It’s never too early to discuss video games’ future in the history books. How will the ages of video games be divided; what are the influential turning-point moments, etc.
A friend of mine got me thinking. He proposed Final Fantasy VII started the Silver Age of Video Games, which at first I fought on the grounds that it’s too early. But I now agree for these reasons.
Final Fantasy VII divides the video game medium between an art of visual stimulation to an art of interactive story telling. Final Fantasy VII raised the bar on graphics, cinema-styled art direction, and a rich story filled with character development, back-stories, and emotion not yet seen. Certainly games explored this style, especially the Legend of Zelda games and early Final Fantasy games, but these games, with their cute, pixilated figurines just had too many limitations visually to create the emotion needed. Early video games created these cute characters not for aesthetic quality, but because this was the best computers could do.
At first this sounds like a contradiction: early video games were visual arts without good visuals. But that, simply, was the art: It was about creating a believeable 2D world that encouraged extremely repetitive play and rewarding challenges. These games were short, often only a few hours took to beat them, and the joy of constant play came from finding shortcuts and power-ups. A friend could jump into a game of Super Mario Bro. at any point and not be worried about following the
back-story.
Now, a game of less than 20 hours is considered too short by critics. Games, as a standard, are expected to have compelling lead characters and a structured story. This change is most obvious in fighting games like the Mortal Kombat series which started out as the controversial blood bath where only avid fans knew the mythology. Now, Mortal Kombat has evolved into a detail story where characters die, come back to life, and players must complete role-playing styled missions to unlock new characters. These stories are rarely as fleshed out as the champion of story-telling, the role-playing genre, but the change in style is revealing.
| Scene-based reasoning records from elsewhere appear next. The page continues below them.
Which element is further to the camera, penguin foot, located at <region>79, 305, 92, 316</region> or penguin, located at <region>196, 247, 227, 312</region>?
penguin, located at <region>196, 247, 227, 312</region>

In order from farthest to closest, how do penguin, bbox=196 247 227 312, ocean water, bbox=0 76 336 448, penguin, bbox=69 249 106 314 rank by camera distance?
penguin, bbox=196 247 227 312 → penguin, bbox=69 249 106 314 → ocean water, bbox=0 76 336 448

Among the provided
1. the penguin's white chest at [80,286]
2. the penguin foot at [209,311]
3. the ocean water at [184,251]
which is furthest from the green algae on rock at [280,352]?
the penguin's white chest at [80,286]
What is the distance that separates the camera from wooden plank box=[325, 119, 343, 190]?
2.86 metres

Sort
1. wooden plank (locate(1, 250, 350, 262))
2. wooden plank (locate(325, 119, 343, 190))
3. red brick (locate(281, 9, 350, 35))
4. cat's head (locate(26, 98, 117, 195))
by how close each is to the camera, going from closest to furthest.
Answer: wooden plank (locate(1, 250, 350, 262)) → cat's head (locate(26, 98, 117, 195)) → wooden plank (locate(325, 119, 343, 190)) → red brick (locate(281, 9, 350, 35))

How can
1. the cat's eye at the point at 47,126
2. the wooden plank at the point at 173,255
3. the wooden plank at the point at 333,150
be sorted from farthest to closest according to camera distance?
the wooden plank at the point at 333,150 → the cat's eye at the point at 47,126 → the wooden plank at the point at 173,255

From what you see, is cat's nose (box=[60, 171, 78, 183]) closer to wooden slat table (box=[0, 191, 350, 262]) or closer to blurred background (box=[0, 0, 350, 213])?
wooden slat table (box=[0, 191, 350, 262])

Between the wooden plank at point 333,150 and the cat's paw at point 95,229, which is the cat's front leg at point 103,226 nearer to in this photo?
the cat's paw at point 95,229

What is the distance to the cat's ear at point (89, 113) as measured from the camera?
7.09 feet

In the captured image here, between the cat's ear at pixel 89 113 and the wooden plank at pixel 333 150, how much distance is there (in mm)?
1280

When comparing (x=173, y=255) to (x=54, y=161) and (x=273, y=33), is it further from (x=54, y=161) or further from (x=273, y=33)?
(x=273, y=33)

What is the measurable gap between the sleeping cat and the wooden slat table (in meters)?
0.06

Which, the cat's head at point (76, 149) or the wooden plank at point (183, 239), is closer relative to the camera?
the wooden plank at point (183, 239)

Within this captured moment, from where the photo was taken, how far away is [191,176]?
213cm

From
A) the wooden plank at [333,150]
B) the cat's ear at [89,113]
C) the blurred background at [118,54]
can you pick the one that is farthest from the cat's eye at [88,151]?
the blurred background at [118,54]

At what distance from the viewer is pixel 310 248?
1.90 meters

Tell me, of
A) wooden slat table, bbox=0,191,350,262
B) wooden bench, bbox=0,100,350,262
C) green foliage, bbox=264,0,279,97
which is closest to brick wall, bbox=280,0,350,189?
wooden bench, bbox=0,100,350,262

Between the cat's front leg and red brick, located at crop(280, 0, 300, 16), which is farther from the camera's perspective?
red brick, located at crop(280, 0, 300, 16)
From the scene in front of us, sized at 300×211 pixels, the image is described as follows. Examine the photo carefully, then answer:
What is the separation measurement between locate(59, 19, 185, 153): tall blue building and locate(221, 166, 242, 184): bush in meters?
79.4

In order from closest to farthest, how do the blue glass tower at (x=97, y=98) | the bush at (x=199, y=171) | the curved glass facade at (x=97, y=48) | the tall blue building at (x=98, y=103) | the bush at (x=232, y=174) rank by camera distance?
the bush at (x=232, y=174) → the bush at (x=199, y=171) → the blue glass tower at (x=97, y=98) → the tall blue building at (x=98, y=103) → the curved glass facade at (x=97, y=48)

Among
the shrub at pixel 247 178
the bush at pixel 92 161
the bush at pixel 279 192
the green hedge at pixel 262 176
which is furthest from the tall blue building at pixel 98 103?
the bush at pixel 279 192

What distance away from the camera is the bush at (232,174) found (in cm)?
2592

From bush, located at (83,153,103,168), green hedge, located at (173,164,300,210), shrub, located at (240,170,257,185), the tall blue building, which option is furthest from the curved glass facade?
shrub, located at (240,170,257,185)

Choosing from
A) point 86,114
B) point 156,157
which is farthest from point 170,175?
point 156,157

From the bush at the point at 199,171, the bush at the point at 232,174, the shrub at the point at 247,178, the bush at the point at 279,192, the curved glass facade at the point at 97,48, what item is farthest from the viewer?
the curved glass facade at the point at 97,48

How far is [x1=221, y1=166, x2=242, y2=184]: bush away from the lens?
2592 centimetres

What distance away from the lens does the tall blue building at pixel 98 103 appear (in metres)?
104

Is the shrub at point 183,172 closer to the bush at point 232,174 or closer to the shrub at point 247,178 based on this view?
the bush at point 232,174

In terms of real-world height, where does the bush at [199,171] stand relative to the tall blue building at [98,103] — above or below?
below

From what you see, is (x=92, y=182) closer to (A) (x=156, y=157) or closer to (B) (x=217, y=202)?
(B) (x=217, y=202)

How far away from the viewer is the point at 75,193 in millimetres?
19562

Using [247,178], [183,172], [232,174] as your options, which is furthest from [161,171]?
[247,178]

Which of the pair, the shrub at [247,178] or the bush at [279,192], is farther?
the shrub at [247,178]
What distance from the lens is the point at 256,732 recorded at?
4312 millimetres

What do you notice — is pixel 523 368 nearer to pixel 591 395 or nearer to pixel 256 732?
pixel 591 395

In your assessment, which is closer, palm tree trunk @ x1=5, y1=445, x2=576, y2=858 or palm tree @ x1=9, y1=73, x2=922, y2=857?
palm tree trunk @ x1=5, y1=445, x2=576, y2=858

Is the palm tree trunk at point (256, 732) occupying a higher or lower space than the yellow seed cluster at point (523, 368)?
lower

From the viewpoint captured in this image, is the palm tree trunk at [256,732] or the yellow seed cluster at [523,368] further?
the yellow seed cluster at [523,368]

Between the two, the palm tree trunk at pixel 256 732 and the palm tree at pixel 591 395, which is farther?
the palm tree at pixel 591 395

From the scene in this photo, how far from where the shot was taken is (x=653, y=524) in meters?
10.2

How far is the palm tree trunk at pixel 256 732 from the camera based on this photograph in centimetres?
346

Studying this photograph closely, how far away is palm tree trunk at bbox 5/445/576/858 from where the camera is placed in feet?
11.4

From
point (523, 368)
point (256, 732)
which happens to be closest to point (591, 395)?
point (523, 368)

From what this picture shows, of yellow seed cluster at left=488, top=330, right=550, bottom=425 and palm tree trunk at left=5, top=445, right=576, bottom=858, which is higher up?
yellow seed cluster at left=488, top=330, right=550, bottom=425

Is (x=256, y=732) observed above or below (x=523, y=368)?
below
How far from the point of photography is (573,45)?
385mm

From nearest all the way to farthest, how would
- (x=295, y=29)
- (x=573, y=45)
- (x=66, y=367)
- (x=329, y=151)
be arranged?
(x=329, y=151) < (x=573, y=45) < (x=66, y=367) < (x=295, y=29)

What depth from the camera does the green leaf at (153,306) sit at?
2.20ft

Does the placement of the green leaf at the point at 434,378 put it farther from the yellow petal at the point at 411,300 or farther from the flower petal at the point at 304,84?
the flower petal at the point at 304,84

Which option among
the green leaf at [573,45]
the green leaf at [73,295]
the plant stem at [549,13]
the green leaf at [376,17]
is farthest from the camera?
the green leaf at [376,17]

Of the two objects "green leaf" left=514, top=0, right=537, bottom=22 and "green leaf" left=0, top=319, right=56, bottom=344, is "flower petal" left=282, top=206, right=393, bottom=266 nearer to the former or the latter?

The visual styles of older video games resemble the black and white silent pictures of cinema’s golden age. Video games manages to create atmousphere and style using limited means - no voice overs, 2D, minimal memory to save games or variety in game play. But games fought through the challenges, creating the colorful world of Mario and Sonic compared to the dark and scary adventures of Castlevenia. But we played these games for those visuals, not the story. In the end, the story broke down to saving the princess or killing Dracula. Everything else was about finding a power-up mushroom.